Passage ▸
··········
ACA Aid Could Take Years To Reach Insurers

Oct. 08--Health insurers that lost millions of dollars last year under the Affordable Care Act may wait years for the government to deliver the aid it promised them.

Companies, including Downtown-based insurer Highmark, want about $2.87 billion to help cover their first-year losses from online insurance marketplaces -- a centerpiece of the landmark health care law. But a federal relief program meant to limit their risk is more than $2 billion short, leaving the companies to collect only 12.6 percent of those requests late this year, the Centers for Medicare & Medicaid Services said this month.

The federal agency hopes to make up the shortfall in the next year or two, as insurers learn from experience, fine-tune their pricing and sign up more customers.

Highmark had anticipated receiving more than $200 million through the relief program, known as risk corridors, for 2014. Its operating losses from marketplace policies climbed to about $318 million for the first half of 2015, fueled by heavier-than-forecast claims from new enrollees.

"We are still evaluating the risk-corridor announcement, and we will continue to have conversations with government officials to better understand the situation," Highmark spokesman Aaron Billger said in a statement. "Proper funding of the risk-corridor program is imperative to ensure affordable coverage and stabilize the health insurance market to protect consumers."

The company, the biggest health insurer in Pennsylvania, has not included the 2014 risk-corridor payments in revenue projections and is already maneuvering to curb future losses, Mr. Billger said. In a briefing last week, executives said they would narrow the number of Highmark insurance plans sold in the marketplaces next year and rethink their approach to those enrollees.

Their parent group, the nonprofit Highmark Health, booked total revenues of more than $17 billion last year.

Downtown-based UPMC Health Plan, the No. 2 health insurer in Western Pennsylvania, had a "very small" marketplace business last year and expects "an immaterial" risk-corridor payment, spokeswoman Gina Pferdehirt said in a statement. She said the federal government has not specified an amount.
··········
Record excerpts ▸
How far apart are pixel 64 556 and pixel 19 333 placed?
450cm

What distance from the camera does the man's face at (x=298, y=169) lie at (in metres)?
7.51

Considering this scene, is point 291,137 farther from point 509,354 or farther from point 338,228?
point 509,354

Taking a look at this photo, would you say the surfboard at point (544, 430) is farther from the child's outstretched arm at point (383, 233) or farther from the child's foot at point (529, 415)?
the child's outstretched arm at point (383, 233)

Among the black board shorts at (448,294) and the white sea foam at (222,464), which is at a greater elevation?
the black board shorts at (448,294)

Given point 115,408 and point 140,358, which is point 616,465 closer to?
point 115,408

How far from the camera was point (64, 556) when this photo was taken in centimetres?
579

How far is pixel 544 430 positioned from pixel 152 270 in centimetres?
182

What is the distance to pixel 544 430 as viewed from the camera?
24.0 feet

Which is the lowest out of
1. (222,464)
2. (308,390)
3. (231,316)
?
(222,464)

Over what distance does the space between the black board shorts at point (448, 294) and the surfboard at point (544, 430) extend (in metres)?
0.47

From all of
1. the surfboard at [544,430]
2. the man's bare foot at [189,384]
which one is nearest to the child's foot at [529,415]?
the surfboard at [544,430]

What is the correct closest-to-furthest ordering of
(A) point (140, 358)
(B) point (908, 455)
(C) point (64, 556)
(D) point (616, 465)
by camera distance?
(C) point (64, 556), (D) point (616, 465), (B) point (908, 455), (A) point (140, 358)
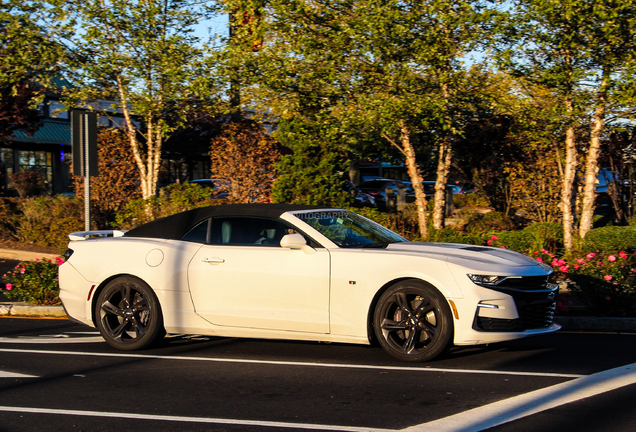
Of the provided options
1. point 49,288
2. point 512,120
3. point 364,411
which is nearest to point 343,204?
point 512,120

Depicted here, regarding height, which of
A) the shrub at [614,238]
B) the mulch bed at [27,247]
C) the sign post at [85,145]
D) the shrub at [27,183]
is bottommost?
the mulch bed at [27,247]

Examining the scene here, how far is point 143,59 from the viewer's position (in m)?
15.5

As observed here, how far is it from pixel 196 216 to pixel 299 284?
58.8 inches

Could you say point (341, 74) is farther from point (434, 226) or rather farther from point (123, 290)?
point (123, 290)

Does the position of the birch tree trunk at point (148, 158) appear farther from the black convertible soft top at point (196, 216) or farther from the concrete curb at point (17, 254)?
the black convertible soft top at point (196, 216)

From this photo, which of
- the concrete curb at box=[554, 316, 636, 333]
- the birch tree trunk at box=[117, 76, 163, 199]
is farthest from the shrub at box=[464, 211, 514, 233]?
the birch tree trunk at box=[117, 76, 163, 199]

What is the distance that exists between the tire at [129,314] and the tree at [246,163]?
972cm

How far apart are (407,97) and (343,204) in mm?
3728

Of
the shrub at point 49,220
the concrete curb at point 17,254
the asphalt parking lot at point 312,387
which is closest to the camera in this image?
the asphalt parking lot at point 312,387

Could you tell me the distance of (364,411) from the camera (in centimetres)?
474

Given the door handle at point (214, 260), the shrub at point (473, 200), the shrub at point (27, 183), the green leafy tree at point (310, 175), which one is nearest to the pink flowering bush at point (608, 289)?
the door handle at point (214, 260)

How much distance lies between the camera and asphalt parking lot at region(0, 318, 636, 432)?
454cm

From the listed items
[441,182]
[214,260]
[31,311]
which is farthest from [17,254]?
[214,260]

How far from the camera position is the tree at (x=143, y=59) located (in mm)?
15039
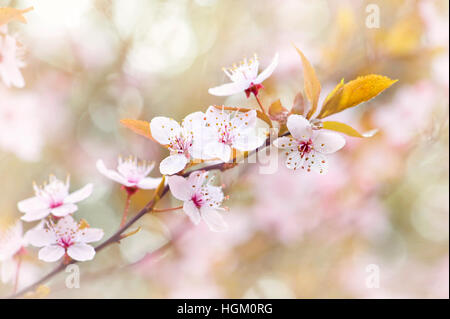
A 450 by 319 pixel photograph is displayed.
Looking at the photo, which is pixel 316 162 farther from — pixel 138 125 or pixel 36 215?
pixel 36 215

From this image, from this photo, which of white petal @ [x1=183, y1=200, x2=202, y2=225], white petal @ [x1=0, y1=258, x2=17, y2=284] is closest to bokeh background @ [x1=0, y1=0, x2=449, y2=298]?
white petal @ [x1=0, y1=258, x2=17, y2=284]

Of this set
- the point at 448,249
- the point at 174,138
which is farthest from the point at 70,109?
the point at 448,249

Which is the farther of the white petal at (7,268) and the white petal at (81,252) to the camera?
the white petal at (7,268)

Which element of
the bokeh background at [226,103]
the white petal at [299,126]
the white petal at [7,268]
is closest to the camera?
the white petal at [299,126]

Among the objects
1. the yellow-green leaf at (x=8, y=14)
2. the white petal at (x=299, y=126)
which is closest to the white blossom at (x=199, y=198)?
the white petal at (x=299, y=126)

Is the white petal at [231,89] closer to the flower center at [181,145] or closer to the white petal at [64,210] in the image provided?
the flower center at [181,145]

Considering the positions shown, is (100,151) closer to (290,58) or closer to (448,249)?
(290,58)
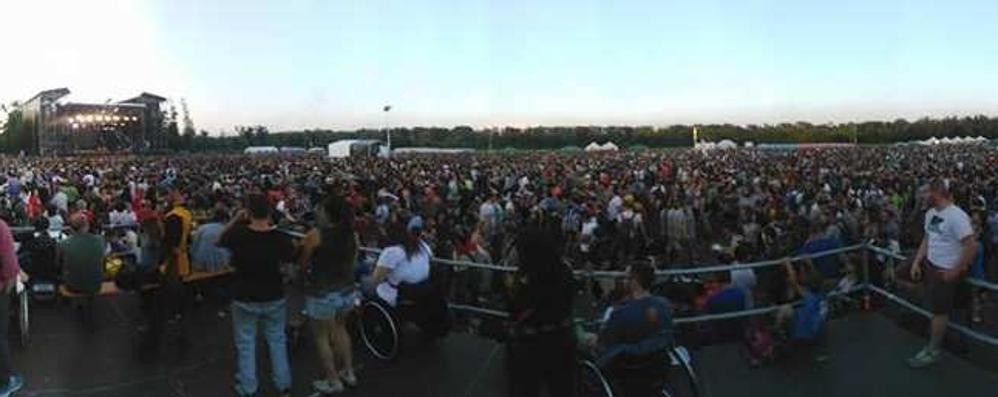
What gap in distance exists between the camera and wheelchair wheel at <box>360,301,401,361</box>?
24.2 feet

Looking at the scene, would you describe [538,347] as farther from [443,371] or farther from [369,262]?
[369,262]

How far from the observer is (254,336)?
6207mm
··········
Questions on the material ▸
• 1. Using the article about ACA aid to insurers, answer these:
(a) About how much do companies want to help cover their first-year marketplace losses?
(b) How much had Highmark expected to receive through risk corridors for 2014?
(c) Who is the spokeswoman for UPMC Health Plan?
• 2. Translate this sentence from the article about ACA aid to insurers into Spanish: "The federal agency hopes to make up the shortfall in the next year or two, as insurers learn from experience, fine-tune their pricing and sign up more customers."

List of answers ▸
• 1.
(a) About $2.87 billion.
(b) More than $200 million.
(c) Gina Pferdehirt.

• 2. La agencia federal espera compensar el déficit en el próximo año o dos, a medida que las aseguradoras aprendan de la experiencia, ajusten sus precios e inscriban a más clientes.